IHS consulting fees are separate from accreditor fees: basic mock surveys and readiness assessments cost $2,000–$2,500. Full-service new agency consulting runs $10,000–$20,000+. Ongoing compliance retainer: $850/month.

What happens if my accreditation lapses?

A lapsed accreditation triggers immediate loss of Medicare deemed status. The agency cannot bill Medicare for services until a new survey is completed and passed. For a home health agency billing $1 million or more annually in Medicare, even a 30-day billing suspension is financially catastrophic.

The reaccreditation process requires proactive management:

  • Begin the renewal process 9–12 months before the 36-month expiration
  • Submit the formal renewal application 6–9 months before expiration
  • Failure to submit within 90 days of notification from your accreditor can void the application

If accreditation lapses — rather than being allowed to lapse deliberately — the agency must restart the full initial accreditation process, not a renewal. This means rebuilding the Medicare certification pathway from the beginning while billing is suspended. IHS provides reaccreditation timeline tracking and 12-month advance engagement to ensure this never happens.

What is the CY2026 home health rate cut?

CMS finalized a 1.3% aggregate reduction in home health payment rates for CY2026 — approximately $220 million in payment reductions nationally — under PDGM behavioral adjustments. This is the third consecutive year of payment pressure on home health agencies.

◆ **What is needed**
In the home health accreditation text, swap "agency" for "provider" and write out the passage starting with "IHS consulting fees" and going on through "is financially catastrophic.".

◆ **Information shown**
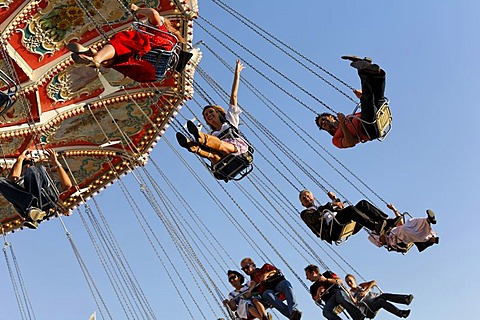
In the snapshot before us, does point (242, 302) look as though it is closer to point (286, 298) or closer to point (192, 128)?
point (286, 298)

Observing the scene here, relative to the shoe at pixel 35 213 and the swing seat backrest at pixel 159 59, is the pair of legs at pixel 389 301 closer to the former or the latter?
the swing seat backrest at pixel 159 59

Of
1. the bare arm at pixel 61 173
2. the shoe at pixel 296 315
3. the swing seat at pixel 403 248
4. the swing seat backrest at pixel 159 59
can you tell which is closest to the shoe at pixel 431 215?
the swing seat at pixel 403 248

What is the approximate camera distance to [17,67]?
9.49 m

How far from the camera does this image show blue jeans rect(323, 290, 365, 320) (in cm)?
796

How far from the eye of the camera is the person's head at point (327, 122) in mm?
8422

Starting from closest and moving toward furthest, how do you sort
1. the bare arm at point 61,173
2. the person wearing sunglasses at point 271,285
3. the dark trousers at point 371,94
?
the dark trousers at point 371,94, the person wearing sunglasses at point 271,285, the bare arm at point 61,173

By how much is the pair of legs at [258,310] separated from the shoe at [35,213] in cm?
262

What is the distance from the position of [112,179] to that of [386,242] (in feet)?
16.8

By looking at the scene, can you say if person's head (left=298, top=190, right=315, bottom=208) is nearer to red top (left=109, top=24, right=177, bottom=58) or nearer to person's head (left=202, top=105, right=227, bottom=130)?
person's head (left=202, top=105, right=227, bottom=130)

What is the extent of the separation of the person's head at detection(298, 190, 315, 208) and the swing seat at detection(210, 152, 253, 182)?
622 millimetres

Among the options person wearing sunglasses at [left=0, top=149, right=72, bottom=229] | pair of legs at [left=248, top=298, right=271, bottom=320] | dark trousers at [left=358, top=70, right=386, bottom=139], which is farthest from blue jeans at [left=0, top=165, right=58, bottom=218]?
dark trousers at [left=358, top=70, right=386, bottom=139]

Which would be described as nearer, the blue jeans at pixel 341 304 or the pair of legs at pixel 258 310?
the blue jeans at pixel 341 304

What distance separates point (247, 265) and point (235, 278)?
7.7 inches

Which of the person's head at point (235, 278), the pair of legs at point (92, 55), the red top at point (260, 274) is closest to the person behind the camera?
the pair of legs at point (92, 55)
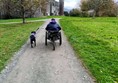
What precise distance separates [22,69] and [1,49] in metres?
4.21

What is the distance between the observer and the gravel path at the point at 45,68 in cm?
755

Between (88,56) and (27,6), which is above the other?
(27,6)

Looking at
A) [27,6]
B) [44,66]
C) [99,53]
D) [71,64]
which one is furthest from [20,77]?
[27,6]

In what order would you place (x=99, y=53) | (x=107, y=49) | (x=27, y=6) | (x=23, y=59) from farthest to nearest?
(x=27, y=6), (x=107, y=49), (x=99, y=53), (x=23, y=59)

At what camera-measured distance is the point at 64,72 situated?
8.30 metres

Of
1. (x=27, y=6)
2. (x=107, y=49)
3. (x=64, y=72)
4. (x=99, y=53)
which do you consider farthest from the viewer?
(x=27, y=6)

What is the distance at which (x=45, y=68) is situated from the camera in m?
8.75

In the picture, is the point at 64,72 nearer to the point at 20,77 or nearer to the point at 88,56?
the point at 20,77

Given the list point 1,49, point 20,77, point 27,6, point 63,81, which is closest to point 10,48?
point 1,49

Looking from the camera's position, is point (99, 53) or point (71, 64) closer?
point (71, 64)

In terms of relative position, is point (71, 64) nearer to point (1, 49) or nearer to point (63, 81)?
point (63, 81)

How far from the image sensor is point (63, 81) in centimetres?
740

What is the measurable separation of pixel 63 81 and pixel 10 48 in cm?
608

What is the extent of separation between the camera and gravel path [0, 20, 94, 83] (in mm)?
7551
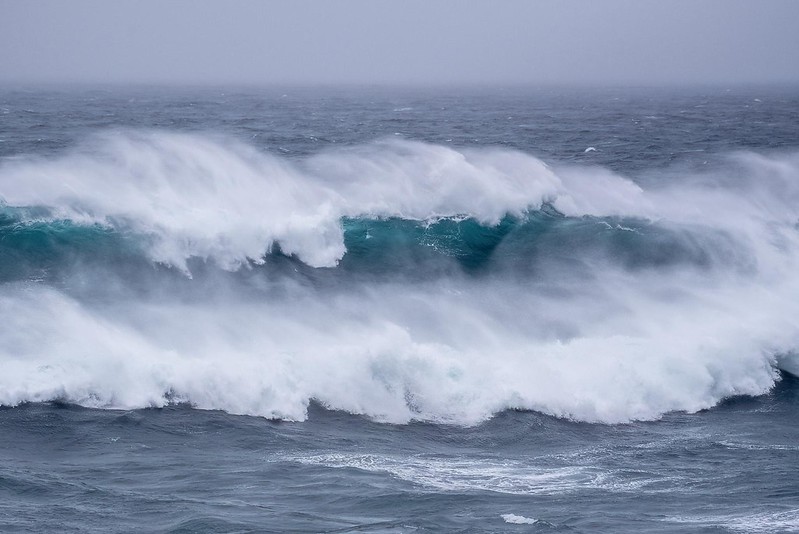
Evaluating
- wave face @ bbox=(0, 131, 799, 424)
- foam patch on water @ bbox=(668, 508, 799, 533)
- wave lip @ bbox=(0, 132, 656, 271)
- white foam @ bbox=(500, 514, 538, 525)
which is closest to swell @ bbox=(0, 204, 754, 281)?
wave face @ bbox=(0, 131, 799, 424)

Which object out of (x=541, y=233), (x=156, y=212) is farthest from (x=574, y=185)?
(x=156, y=212)

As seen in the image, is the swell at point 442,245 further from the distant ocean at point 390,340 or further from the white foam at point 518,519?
the white foam at point 518,519

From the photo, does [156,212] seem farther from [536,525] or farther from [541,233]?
[536,525]

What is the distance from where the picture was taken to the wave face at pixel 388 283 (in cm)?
1597

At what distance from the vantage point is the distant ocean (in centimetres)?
1165

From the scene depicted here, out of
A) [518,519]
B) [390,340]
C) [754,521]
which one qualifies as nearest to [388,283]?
[390,340]

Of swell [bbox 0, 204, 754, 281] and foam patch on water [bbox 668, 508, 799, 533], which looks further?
swell [bbox 0, 204, 754, 281]

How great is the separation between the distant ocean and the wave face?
0.07 metres

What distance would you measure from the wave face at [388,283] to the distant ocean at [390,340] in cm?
7

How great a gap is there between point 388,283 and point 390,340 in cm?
386

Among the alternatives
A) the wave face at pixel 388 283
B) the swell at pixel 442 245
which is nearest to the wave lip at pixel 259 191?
the wave face at pixel 388 283

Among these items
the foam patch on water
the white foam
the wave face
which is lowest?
the foam patch on water

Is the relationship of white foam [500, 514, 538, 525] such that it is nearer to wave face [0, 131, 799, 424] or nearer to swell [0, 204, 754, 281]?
wave face [0, 131, 799, 424]

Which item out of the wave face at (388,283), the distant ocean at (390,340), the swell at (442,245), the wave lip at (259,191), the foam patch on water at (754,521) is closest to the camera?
the foam patch on water at (754,521)
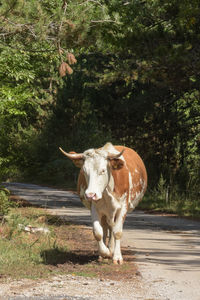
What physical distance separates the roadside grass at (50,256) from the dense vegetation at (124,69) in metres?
2.79

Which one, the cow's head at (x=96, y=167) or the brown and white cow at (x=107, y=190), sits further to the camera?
the brown and white cow at (x=107, y=190)

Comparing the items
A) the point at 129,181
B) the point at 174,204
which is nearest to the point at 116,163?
the point at 129,181

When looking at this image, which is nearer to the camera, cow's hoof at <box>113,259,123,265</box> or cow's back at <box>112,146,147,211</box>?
cow's hoof at <box>113,259,123,265</box>

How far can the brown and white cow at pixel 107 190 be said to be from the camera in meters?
9.09

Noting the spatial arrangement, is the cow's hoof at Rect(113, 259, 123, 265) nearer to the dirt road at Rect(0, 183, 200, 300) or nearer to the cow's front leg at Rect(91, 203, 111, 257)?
the cow's front leg at Rect(91, 203, 111, 257)

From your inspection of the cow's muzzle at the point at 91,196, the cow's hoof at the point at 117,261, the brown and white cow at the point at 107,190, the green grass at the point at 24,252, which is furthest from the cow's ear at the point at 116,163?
the green grass at the point at 24,252

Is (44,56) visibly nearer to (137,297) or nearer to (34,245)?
(34,245)

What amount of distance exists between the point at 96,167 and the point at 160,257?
259 cm

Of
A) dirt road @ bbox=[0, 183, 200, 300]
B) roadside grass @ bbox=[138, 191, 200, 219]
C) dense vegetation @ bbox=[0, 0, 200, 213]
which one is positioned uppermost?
dense vegetation @ bbox=[0, 0, 200, 213]

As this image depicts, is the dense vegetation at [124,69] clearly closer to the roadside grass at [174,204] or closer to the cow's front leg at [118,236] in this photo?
the roadside grass at [174,204]

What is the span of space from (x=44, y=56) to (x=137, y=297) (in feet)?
34.0

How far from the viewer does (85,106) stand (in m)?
36.8

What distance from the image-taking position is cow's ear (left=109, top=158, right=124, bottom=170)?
9.48m

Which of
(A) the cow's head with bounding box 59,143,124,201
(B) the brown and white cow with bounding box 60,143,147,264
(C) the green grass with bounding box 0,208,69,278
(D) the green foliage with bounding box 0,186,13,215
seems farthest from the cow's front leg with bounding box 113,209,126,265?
(D) the green foliage with bounding box 0,186,13,215
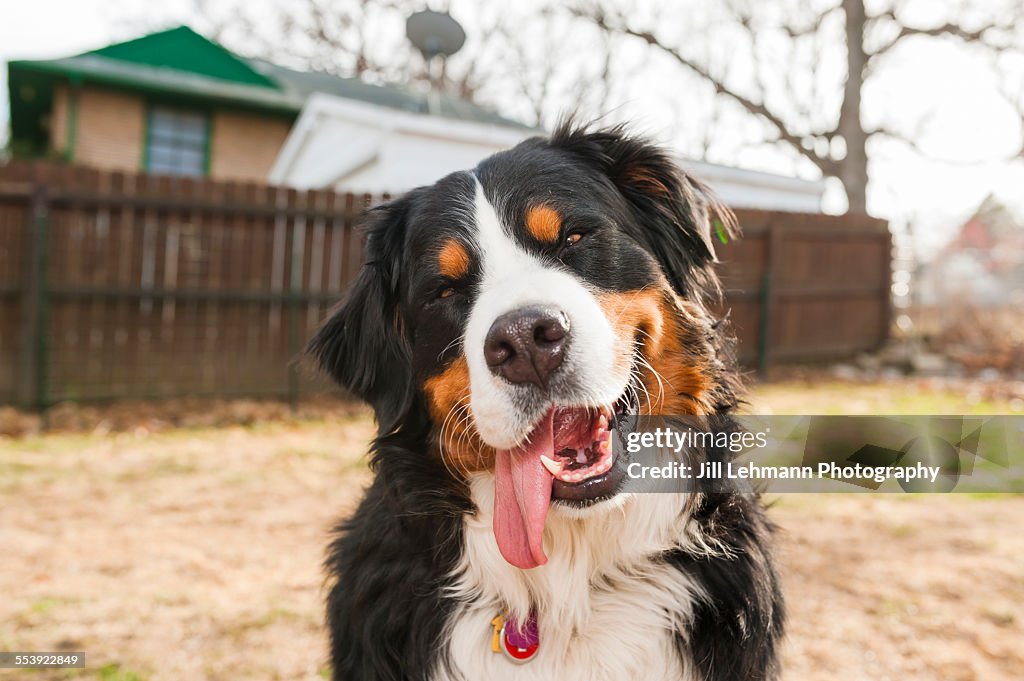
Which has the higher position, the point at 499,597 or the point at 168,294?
the point at 168,294

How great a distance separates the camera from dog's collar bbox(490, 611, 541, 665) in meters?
1.96

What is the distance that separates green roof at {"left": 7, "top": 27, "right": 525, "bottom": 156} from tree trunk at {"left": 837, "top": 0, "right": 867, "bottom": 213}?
8.08 metres

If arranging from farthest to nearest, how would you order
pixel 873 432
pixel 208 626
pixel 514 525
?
pixel 208 626 < pixel 873 432 < pixel 514 525

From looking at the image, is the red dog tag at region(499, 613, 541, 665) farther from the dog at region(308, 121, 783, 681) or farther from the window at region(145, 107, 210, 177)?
the window at region(145, 107, 210, 177)

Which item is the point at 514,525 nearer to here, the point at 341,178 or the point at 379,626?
the point at 379,626

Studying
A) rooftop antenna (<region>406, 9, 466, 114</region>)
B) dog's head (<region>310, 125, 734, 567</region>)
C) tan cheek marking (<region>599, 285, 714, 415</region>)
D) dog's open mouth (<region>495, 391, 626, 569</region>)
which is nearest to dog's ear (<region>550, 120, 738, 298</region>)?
dog's head (<region>310, 125, 734, 567</region>)

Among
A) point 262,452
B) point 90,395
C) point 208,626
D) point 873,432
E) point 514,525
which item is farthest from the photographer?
point 90,395

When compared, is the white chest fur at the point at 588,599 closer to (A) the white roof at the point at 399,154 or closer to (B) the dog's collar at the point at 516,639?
(B) the dog's collar at the point at 516,639

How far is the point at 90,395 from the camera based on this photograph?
765 centimetres

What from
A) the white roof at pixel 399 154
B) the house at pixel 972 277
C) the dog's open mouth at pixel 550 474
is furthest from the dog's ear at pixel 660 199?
the house at pixel 972 277

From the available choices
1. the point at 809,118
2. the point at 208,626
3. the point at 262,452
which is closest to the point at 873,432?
the point at 208,626

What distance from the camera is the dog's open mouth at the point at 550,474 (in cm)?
183

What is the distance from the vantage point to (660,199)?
2377mm

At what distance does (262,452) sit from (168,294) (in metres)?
2.41
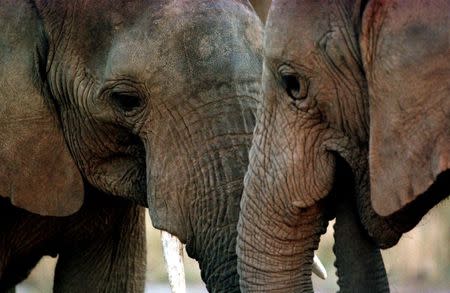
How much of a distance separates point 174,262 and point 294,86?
8.47 ft

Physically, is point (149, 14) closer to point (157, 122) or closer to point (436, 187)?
point (157, 122)

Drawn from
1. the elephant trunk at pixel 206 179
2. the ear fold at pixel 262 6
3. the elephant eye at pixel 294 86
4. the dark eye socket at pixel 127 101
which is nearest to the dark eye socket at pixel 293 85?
the elephant eye at pixel 294 86

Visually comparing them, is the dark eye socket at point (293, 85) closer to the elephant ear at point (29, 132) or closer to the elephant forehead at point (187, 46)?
the elephant forehead at point (187, 46)

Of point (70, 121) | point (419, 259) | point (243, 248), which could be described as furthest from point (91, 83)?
point (419, 259)

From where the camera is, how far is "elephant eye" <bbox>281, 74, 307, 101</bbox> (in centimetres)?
715

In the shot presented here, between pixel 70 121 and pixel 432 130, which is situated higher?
pixel 432 130

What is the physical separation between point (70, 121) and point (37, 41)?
13.8 inches

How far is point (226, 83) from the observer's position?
803 cm

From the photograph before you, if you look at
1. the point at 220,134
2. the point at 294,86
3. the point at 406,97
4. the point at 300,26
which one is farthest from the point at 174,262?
the point at 406,97

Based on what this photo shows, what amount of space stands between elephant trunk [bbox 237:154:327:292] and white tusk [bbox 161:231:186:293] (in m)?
2.12

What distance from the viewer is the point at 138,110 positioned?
820 cm

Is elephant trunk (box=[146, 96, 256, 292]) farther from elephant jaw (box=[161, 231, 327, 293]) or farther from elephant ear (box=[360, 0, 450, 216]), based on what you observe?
elephant jaw (box=[161, 231, 327, 293])

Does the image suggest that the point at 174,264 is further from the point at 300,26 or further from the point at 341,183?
the point at 300,26

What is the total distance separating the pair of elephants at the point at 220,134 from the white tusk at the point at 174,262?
0.48ft
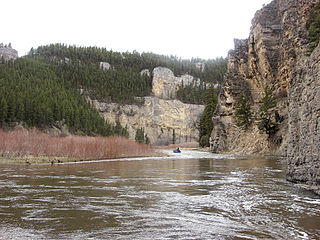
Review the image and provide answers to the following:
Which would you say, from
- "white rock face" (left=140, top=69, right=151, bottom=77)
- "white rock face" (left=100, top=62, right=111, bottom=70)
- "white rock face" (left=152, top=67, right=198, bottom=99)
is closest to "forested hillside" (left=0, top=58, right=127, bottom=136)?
"white rock face" (left=100, top=62, right=111, bottom=70)

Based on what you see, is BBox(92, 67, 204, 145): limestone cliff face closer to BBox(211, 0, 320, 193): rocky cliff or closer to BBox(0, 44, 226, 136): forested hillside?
BBox(0, 44, 226, 136): forested hillside

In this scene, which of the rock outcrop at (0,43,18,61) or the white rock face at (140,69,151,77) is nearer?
the white rock face at (140,69,151,77)

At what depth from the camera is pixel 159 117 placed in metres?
104

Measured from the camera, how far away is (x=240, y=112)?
47219 millimetres

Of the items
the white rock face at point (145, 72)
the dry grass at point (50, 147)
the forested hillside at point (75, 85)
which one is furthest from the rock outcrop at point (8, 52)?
the dry grass at point (50, 147)

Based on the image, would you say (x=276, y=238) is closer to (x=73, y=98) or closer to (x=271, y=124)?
(x=271, y=124)

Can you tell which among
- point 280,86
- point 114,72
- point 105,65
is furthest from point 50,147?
point 105,65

◆ **Your solution**
IHS consulting fees are separate from accreditor fees: basic mock surveys and readiness assessments cost $2,000–$2,500. Full-service new provider consulting runs $10,000–$20,000+. Ongoing compliance retainer: $850/month.

What happens if my accreditation lapses?

A lapsed accreditation triggers immediate loss of Medicare deemed status. The provider cannot bill Medicare for services until a new survey is completed and passed. For a home health provider billing $1 million or more annually in Medicare, even a 30-day billing suspension is financially catastrophic.